Еврейская проза особенная. Тут тебе и радости, и страдания, а более всего выживания. Легендарная птица феникс обзавидовалась бы в край, посыпала бы головушку собственным пеплом и отказалась возрождаться, из принципа. Говорят же срубленное под корень родовое дерево не возродится...
В этой истории все вопреки. Вопреки времени, вопреки изменчивости мира, вопреки власть имущим, играющим с судьбами народов. Наконец, вопреки здравому смыслу, подсказывающему затаиться и раствориться. Помните как у Эфраима Севелы :
Две тысячи лет человеку говорят, что он лишний, чужой и ему нет места на земле. А чтоб он не заблуждался относительно искренности этих слов, его постоянно бьют, грабят, плюют в лицо, время от времени режут и даже жгут на кострах. Любому нормальному человеку уже давно стало бы ясно, что пора кончать, как говорится, поиграли и хватит и надо уступить всему миру, если уж так настойчиво просят тебя убраться с этого света.
Но у нас все не так, как у людей. Мы не только продолжаем жить, раздражая человечество до белого каления, но плодимся и размножаемся и даже порой отпускаем шуточки...
Пожалуй, добавить и нечего...
Но я добавлю.
Это история не семьи, это история народа. Не Мирки, и не Сарры, не Арончики, и не Иосифы. Народ колен Израилевых.
И название «Там, где течет молоко и мед» – это ведь просто цитата из Библии. Цитата о том как Господь вывел Авраама в место, где молоко и мед очень сильно смешаны с кровью и слезами, и землю эту невозможно увидеть на карте.
Все эти судьбы переплетённые потерями и воспоминаниями, и лишь две серебряные рюмки, хранящие память. Год за годом, эпоха за эпохой. Как неспешно отмеряющие капли водяные часы. Тишина, от которой звенит в ушах. Призрак множества голосов и тени отступившие в прошлое. Они надеялись родить и вырастить детей. А потом выучить их. Они пели вечером чудесными голосами и продавали невиданной красоты ожерелья, чтобы внучка могла поступить в гимназию. Они радовали родителей, влюблялись... А жизнь неизменно , с редкостной жестокостью обрезала корни.
Погромы, ущемление в правах, зона оседлости. Репрессии, война, блокада. И даже в стране равных возможностей шипение в лицо и переиначивание фамилий. Вечный Исход.
И даже там, на земле предков они не получили счастья. Казалось бы, это старое дерево уже не даст побегов...
Удивительная живучесть. Пятьдесят шесть рыжих и кудрявых, все тот же морковно-капустный салат, и ни к чему подписанный плакат в аэропорту. И шаль, в которую кутаешься на свадьбе дочери.
Три небольшие повести кроме романа. Повести настоящего и моя надежда на лучшее.

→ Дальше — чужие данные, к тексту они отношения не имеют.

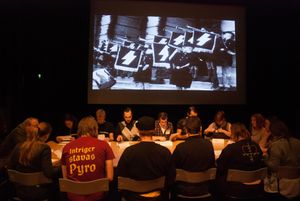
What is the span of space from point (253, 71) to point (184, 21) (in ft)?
6.66

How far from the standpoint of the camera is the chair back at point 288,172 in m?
3.50

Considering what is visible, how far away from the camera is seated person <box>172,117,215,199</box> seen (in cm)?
322

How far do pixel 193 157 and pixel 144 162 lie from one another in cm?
53

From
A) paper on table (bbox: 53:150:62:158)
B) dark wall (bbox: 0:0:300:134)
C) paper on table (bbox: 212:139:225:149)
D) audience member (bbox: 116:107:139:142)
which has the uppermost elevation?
dark wall (bbox: 0:0:300:134)

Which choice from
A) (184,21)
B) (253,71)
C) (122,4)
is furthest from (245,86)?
(122,4)

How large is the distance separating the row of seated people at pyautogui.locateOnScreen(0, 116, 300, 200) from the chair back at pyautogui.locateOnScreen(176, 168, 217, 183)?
5 centimetres

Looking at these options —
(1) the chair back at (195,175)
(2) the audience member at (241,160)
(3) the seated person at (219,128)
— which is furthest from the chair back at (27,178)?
(3) the seated person at (219,128)

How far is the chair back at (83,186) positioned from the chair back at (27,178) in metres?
0.32

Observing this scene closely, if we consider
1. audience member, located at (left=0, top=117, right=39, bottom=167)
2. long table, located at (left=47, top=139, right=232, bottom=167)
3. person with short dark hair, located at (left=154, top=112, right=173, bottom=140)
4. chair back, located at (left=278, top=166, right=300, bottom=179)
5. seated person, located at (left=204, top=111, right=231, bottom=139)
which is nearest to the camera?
chair back, located at (left=278, top=166, right=300, bottom=179)

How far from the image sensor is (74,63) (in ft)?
23.7

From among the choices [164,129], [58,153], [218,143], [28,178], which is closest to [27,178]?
[28,178]

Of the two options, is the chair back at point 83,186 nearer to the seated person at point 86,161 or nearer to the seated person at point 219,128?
the seated person at point 86,161

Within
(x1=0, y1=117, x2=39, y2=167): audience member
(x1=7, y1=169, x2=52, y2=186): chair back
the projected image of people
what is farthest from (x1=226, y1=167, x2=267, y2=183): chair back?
the projected image of people

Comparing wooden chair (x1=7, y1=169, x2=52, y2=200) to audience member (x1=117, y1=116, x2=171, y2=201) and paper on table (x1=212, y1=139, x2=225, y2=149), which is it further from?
paper on table (x1=212, y1=139, x2=225, y2=149)
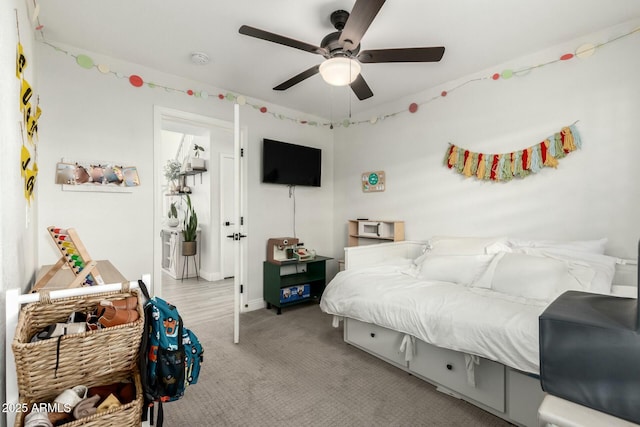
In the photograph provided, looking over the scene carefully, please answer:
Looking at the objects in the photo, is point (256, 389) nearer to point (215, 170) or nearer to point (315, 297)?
point (315, 297)

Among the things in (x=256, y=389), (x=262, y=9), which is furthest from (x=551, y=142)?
Answer: (x=256, y=389)

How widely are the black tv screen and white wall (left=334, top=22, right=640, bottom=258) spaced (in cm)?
85

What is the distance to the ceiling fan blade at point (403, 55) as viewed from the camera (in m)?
1.95

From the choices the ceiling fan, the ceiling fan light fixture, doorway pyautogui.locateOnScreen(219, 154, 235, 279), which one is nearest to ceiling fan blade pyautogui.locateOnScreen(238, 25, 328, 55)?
the ceiling fan

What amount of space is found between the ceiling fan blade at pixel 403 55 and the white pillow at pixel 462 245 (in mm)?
1517

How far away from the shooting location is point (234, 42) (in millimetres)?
2400

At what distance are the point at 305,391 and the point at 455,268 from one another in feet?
4.81

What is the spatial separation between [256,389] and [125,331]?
1.23m

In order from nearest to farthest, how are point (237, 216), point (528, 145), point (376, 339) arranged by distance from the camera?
point (376, 339) < point (528, 145) < point (237, 216)

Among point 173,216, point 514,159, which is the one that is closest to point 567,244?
point 514,159

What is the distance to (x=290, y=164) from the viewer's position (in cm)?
388

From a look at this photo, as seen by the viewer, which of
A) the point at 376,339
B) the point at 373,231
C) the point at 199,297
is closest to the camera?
the point at 376,339

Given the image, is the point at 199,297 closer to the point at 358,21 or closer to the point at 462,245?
the point at 462,245

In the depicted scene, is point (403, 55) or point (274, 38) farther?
point (403, 55)
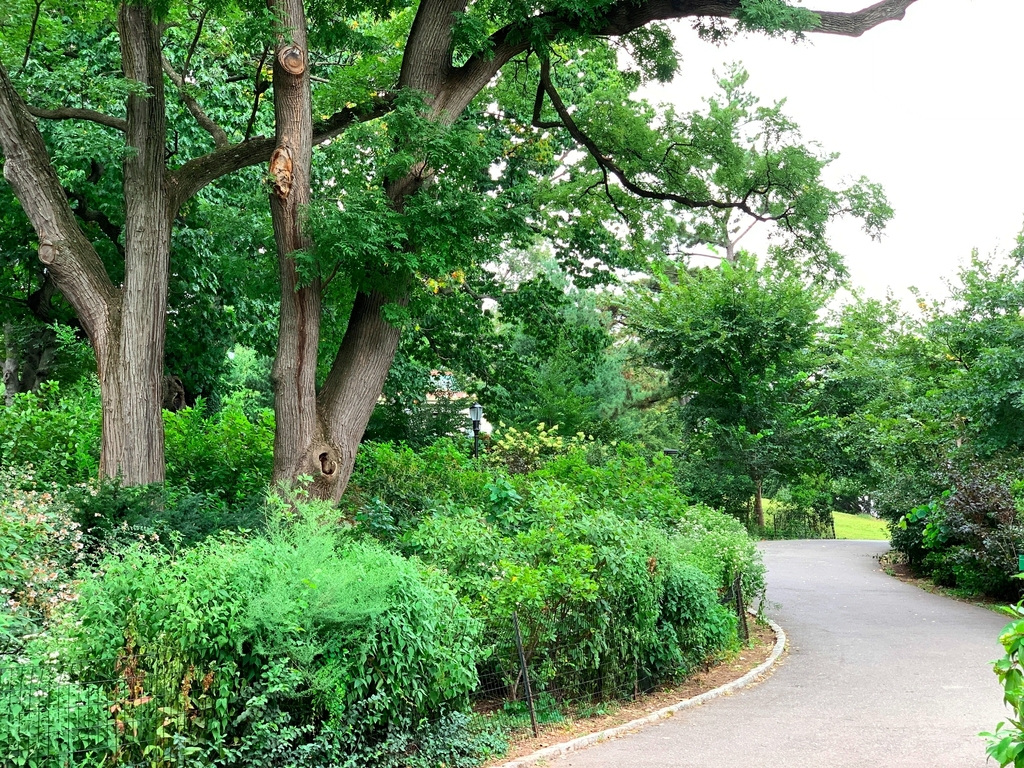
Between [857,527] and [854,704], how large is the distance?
3694cm

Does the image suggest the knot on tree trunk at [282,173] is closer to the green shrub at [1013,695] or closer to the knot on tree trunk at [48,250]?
the knot on tree trunk at [48,250]

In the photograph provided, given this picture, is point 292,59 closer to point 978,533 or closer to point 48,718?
point 48,718

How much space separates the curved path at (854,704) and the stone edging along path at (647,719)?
12 centimetres

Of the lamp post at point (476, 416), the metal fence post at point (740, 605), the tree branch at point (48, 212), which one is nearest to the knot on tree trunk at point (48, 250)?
the tree branch at point (48, 212)

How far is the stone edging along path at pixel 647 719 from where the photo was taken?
6.80 metres

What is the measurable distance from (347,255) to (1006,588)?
1385 centimetres

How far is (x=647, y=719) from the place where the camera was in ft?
27.0

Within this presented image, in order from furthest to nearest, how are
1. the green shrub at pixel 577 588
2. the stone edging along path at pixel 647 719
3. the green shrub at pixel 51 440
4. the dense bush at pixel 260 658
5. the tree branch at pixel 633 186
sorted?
the tree branch at pixel 633 186 → the green shrub at pixel 51 440 → the green shrub at pixel 577 588 → the stone edging along path at pixel 647 719 → the dense bush at pixel 260 658

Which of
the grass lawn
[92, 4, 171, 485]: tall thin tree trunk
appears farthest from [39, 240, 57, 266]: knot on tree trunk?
the grass lawn

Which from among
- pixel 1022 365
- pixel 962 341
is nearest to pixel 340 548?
pixel 1022 365

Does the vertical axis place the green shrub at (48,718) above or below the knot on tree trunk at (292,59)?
below

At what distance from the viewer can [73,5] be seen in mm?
12172

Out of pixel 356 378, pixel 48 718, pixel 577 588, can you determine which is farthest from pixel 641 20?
pixel 48 718

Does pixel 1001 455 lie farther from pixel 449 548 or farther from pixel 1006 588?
pixel 449 548
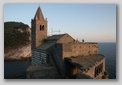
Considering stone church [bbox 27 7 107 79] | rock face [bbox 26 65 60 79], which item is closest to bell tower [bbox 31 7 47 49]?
stone church [bbox 27 7 107 79]

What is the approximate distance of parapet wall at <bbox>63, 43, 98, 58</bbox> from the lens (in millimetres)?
7786

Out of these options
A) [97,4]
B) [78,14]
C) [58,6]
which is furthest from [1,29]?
[97,4]

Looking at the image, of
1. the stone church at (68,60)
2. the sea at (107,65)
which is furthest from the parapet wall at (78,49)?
the sea at (107,65)

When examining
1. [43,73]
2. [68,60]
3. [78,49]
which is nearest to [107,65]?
[78,49]

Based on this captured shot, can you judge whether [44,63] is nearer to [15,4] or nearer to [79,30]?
[79,30]

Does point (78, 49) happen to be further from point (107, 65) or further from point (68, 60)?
point (107, 65)

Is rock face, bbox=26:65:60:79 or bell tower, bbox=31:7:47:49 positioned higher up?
bell tower, bbox=31:7:47:49

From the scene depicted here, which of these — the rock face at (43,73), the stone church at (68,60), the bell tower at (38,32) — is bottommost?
the rock face at (43,73)

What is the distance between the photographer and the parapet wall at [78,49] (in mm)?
7786

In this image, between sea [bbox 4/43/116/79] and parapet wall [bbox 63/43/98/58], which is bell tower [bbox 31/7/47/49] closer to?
sea [bbox 4/43/116/79]

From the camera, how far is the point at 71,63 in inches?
287

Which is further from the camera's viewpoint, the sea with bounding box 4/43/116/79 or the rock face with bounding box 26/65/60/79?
the rock face with bounding box 26/65/60/79

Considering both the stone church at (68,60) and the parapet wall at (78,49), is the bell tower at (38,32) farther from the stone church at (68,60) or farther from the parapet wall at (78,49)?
the parapet wall at (78,49)

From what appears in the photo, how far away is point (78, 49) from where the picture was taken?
846 centimetres
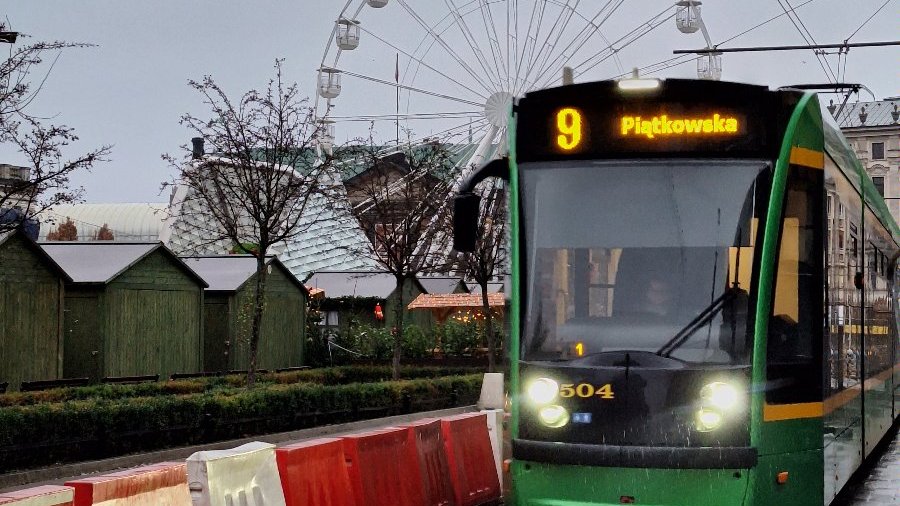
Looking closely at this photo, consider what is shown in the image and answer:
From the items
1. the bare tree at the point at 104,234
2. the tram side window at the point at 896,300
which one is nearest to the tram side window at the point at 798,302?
the tram side window at the point at 896,300

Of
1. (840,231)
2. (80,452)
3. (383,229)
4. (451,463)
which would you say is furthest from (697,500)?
(383,229)

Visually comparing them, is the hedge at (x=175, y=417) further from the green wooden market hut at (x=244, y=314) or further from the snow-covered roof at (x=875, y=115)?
the snow-covered roof at (x=875, y=115)

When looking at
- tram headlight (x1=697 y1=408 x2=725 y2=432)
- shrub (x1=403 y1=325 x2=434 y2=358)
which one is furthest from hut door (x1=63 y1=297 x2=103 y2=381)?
tram headlight (x1=697 y1=408 x2=725 y2=432)

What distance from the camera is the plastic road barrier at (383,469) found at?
456 inches

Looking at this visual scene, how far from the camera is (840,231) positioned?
40.0ft

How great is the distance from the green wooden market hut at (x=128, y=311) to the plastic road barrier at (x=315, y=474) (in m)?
21.5

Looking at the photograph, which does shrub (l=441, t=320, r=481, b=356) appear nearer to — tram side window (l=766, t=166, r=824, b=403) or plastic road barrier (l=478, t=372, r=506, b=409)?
plastic road barrier (l=478, t=372, r=506, b=409)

Лучшее сбылось, но надежда на счастье для них, тех кто стал близок и дорог, нет. Все те же воспоминания и невозможность изменить. Все те же потери.
Матери, не желающие до последней минуты верить и молящие о снисхождении Господа.
Юбилей, когда можно собрать всех родных за одним столом, покрытым расшитой скатертью.
Старый молчаливый упрямец, отец, не желающий оставлять запутавшегося по жизни сына одного на свете.
Наверное надо очень любить жизнь и уметь надеяться, тогда и старое дерево может. В очередной раз.